**Passage for review**
↓

Biden to Lay Down Economic Challenge to House Republicans
WASHINGTON — President Biden plans to challenge the new House Republican majority on Tuesday night to raise taxes on the wealthy, extend more social aid to the needy and rule out cuts to Social Security and Medicare as he opens an era of divided government.
In his first State of the Union address since his fellow Democrats lost control of the House, aides said Mr. Biden would call on lawmakers on both sides of the aisle to rally around his economic agenda, even as the newly empowered opposition gears up to try to force him to change direction.
No one expects the Republicans now running the House to embrace Mr. Biden’s legislative program, nor is the president likely to agree anytime soon to the other side’s demands for deep spending cuts in exchange for an increase in the debt ceiling. But the speech and the G.O.P. response will frame the terms of debate heading into the coming year, even as Mr. Biden prepares to announce a campaign for re-election this spring.
“I want to talk to the American people and let them know the state of affairs — what’s going on, what I’m looking forward to working on from this point on, what we’ve done, and just have a conversation with the American people,” Mr. Biden told reporters on Monday when asked what he would highlight in his speech.
White House officials said the president would celebrate recent gains in the economy, including falling inflation and strong job growth, while taking credit for legislation meant to curb prescription drug prices for seniors, expand health benefits for veterans, invest in climate change programs and rebuild roads and bridges.

↑

**Source data**
↓

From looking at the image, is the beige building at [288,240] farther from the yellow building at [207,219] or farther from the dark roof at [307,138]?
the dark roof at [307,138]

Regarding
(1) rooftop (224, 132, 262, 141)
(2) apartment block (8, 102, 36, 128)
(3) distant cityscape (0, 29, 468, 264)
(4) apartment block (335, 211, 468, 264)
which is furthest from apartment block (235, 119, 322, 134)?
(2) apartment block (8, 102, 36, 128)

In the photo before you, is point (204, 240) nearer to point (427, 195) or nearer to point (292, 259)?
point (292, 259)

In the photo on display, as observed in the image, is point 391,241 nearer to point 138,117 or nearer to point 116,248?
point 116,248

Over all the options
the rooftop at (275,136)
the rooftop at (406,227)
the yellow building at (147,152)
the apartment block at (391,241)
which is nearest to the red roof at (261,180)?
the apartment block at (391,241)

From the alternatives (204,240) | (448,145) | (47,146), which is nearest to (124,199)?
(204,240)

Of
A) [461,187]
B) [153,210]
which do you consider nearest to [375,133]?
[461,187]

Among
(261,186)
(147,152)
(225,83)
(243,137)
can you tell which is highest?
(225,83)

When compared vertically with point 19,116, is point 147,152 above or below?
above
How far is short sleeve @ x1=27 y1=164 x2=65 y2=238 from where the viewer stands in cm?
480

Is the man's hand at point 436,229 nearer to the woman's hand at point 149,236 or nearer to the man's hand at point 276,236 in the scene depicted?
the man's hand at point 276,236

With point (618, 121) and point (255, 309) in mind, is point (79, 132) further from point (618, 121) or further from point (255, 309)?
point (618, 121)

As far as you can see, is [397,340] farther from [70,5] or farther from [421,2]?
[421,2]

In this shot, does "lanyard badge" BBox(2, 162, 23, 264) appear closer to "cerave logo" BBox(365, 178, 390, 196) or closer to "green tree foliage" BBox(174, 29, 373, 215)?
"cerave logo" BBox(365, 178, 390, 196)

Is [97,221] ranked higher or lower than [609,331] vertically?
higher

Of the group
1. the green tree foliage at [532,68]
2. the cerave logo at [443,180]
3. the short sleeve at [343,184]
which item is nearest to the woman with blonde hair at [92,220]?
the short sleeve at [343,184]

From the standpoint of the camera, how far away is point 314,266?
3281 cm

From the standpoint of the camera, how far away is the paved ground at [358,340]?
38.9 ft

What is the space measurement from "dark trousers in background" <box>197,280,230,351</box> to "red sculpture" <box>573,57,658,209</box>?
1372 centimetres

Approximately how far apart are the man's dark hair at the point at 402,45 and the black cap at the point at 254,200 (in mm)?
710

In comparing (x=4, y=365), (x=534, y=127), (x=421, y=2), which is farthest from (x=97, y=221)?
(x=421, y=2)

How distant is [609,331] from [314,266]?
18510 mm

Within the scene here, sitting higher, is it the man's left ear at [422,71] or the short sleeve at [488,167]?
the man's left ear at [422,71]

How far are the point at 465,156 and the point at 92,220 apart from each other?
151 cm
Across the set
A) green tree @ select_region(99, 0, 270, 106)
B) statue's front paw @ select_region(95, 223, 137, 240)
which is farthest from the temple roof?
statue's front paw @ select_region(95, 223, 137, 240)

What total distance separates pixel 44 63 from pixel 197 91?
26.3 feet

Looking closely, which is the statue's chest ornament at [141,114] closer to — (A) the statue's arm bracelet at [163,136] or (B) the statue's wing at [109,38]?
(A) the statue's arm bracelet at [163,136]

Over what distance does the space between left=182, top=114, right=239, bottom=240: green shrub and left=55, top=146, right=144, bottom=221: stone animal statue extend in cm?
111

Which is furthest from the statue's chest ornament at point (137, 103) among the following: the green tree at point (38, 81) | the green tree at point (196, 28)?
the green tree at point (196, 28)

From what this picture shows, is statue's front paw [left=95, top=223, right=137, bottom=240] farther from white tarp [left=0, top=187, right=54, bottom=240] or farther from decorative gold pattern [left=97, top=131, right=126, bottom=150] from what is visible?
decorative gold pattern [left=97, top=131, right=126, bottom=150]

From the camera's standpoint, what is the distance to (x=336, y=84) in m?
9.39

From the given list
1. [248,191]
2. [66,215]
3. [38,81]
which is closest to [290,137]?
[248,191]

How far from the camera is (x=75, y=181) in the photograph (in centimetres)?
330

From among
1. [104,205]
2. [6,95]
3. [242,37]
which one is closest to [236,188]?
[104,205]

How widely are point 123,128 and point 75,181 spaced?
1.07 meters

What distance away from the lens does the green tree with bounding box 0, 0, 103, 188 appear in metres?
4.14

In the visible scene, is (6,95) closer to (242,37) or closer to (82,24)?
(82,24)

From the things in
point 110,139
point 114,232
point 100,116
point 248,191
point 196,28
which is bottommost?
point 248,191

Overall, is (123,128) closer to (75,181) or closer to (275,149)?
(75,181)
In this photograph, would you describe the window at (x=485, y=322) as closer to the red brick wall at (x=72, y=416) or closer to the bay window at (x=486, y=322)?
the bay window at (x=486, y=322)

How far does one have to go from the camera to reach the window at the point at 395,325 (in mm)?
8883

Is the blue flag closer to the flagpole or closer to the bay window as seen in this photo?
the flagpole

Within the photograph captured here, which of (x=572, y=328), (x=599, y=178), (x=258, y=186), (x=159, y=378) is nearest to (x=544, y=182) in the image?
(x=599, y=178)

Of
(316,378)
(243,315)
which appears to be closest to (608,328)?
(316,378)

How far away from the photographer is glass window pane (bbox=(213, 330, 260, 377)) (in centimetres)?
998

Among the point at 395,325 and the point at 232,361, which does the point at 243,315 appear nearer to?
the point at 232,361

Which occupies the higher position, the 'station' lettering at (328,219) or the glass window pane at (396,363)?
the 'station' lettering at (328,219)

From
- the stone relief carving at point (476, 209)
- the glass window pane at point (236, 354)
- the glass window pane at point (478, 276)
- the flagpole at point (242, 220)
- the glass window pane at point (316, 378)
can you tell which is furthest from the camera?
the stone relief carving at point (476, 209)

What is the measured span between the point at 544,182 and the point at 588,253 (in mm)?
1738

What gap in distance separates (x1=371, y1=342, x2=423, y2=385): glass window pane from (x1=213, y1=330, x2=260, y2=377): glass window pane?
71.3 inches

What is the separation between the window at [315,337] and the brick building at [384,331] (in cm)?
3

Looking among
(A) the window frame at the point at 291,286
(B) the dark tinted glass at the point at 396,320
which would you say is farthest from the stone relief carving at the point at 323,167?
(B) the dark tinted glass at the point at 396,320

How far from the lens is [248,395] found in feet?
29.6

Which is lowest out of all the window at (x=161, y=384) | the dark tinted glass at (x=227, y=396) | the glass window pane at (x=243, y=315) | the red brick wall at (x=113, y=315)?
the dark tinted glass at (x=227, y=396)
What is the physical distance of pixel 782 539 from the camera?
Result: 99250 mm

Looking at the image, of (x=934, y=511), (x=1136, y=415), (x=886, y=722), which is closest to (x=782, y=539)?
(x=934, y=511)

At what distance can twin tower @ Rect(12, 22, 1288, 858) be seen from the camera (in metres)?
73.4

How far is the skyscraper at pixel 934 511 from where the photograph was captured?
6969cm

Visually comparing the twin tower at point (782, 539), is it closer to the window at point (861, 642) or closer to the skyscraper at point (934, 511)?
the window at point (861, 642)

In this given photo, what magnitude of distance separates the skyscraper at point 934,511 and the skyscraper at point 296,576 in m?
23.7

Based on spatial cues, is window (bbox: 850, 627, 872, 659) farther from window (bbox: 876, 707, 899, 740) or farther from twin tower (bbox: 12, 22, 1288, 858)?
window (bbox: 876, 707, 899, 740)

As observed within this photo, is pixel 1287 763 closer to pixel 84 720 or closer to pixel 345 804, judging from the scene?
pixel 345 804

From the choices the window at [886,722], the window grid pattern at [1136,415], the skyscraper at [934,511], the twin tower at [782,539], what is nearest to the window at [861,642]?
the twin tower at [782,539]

↑

**Exercises to complete**
A – Render this sentence from the article on President Biden's State of the Union plans into Spanish: "White House officials said the president would celebrate recent gains in the economy, including falling inflation and strong job growth, while taking credit for legislation meant to curb prescription drug prices for seniors, expand health benefits for veterans, invest in climate change programs and rebuild roads and bridges."
B – Extend the article on President Biden's State of the Union plans with a few more paragraphs, picking up after its final sentence.

**Your responses**
A – Funcionarios de la Casa Blanca dijeron que el presidente celebraría los avances recientes de la economía, incluidas la caída de la inflación y el fuerte crecimiento del empleo, al tiempo que se atribuiría el mérito de la legislación destinada a frenar los precios de los medicamentos recetados para las personas mayores, ampliar los beneficios de salud para los veteranos, invertir en programas contra el cambio climático y reconstruir carreteras y puentes.

B –
On Monday night, Speaker Kevin McCarthy of California delivered his own address at the Capitol, in an effort to pre-emptively portray himself as the reasonable negotiator ahead of Mr. Biden’s speech.
He did not offer any specific spending cuts that his party could coalesce behind, but noted that Mr. Biden had voted against raising the debt ceiling as a senator in 2004, and used his own words against him. At the time, Mr. McCarthy recalled, Mr. Biden had said that his vote amounted to “a demand that we change course.”
“We need a different approach,” Mr. McCarthy said. “No drawing lines in the sand or saying, ‘It’s my way or the highway.’ No policy gimmicks or political games. But most of all, no blank checks for runaway spending. Just sensible, responsible solutions to our growing national debt.”
The speech comes at a time when Mr. Biden has scored major policy successes and forged a broad coalition against Russia’s invasion of Ukraine, even as polls show that most Americans are not satisfied with his leadership and even most Democrats would prefer that someone else run for president in 2024. Clouding Mr. Biden’s message will be a new special counsel investigation into the mishandling of classified documents and the furor over a Chinese spy balloon that crossed American airspace.
As presidents have done for four decades, Mr. Biden has invited carefully chosen guests to join the first lady, Jill Biden, in the House gallery to make political points. Among them will be Oksana Markarova, the Ukrainian ambassador to the United States; Bono, the singer who has championed AIDS treatment; and Paul Pelosi, the husband of former Speaker Nancy Pelosi, who was attacked in their San Francisco home by a man hunting his wife.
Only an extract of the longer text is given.